→ Tarefa do exercício 1
Responda às perguntas abaixo com base no texto sobre a crise dos rohingyas.
(a) Com quem Aung San Suu Kyi conversou ao telefone na terça-feira (19)?
(b) Segundo a ONU, quantos rohingyas cruzaram a fronteira desde o final de agosto?
(c) Há quantos anos Eric Schwartz diz fazer esse tipo de trabalho?
→ Tarefa do exercício 2
Cite, sem alterações, o trecho do texto sobre a crise dos rohingyas que começa nas palavras "O secretário-geral da" e termina após "de limpeza étnica.".

→ Texto da página
__________________________________________________

Com a medida, os Estados Unidos endossam as críticas da comunidade internacional sobre o tratamento da minoria muçulmana em Mianmar.

Trata-se da primeira resposta oficial do governo Trump à crise humanitária na fronteira entre Bangladesh e Mianmar.

Em um discurso na ONU, o vice-presidente Mike Pence disse que o o presidente Donald Trump está chamando o Conselho de Segurança a adotar ações "fortes e rápidas" para por fim à crise dos rohingyas.

Pence reiterou que o Exército birmanês deve cessar a violência imediatamente e alertou que, caso as operações continuem, as região seria "consumida por sementes de ódio de caos, ameaçando a paz de todos nós".

O anúncio foi feito enquanto líderes mundiais se reúnem nesta semana na Assembleia Geral das Nações Unidas.

A líder de fato de Mianmar, Aung San Suu Kyi, recentemente cancelou sua participação na cúpula –uma decisão vista como uma tentativa de evitar as críticas internacionais que vem sofrendo desde o início da onda de violência contra os rohingyas.

Na terça-feira (19), Suu Kyi conversou ao telefone com o secretário de Estado, Rex Tillerson. Foi o primeiro contato desde que Tillerson assumiu o cargo, em fevereiro deste ano.

O governo americano afirmou que a quantia corresponde a aproximadamente um quarto do total necessário para contornar a crise, segundo estimativas de grupos de assistência humanitária.

A expectativa de Washington é que outros países do mundo contribuam com os três quartos restantes.

Segundo o presidente da organização Refugees Internacional, Eric Schwartz, o custo total da ajuda provavelmente chegará a centenas de milhões de dólares.

"Eu faço esse tipo de trabalho há 30 anos", disse Schwartz. "A situação que o Exército de Mianmar criou é a pior que eu já vi em termos de miséria humana", declarou.

Aproximadamente 421 mil rohingyas cruzaram a fronteira desde o final de agosto, segundo a ONU, fugindo de uma campanha de repressão do Exército birmanês em resposta a ataques de rebeldes da minoria muçulmana.

O fluxo de pessoas aumenta o temor de um desastre humanitário em Bangladesh, onde os acampamentos de refugiados já abrigavam cerca de 400 mil rohingyas. As condições de vida nos campos são precárias; a grande maioria se abriga em barracas e não tem acesso a saneamento básico nem à água potável.

O secretário-geral da ONU, Antonio Guterres, e o alto comissário da ONU para os Direitos Humanos, Zeid Ra'ad Al Hussein, condenaram na última semana as operações das forças armadas do Mianmar e as classificaram como um exemplo de limpeza étnica.

__________________________________________________

→ Linhas de dados

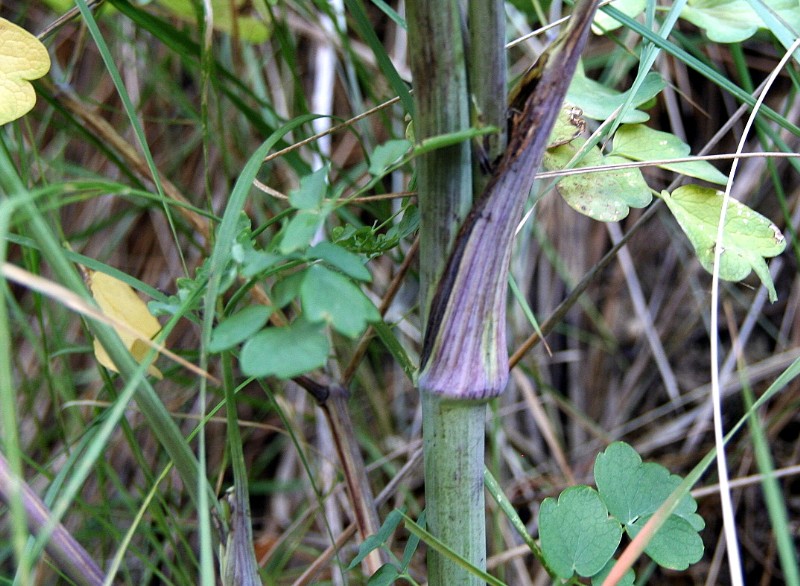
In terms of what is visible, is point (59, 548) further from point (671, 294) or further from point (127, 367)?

__________________________________________________

→ Resultado 1
(a) Com o secretário de Estado, Rex Tillerson.
(b) Aproximadamente 421 mil.
(c) Há 30 anos.

→ Resultado 2
O secretário-geral da ONU, Antonio Guterres, e o alto comissário da ONU para os Direitos Humanos, Zeid Ra'ad Al Hussein, condenaram na última semana as operações das forças armadas do Mianmar e as classificaram como um exemplo de limpeza étnica.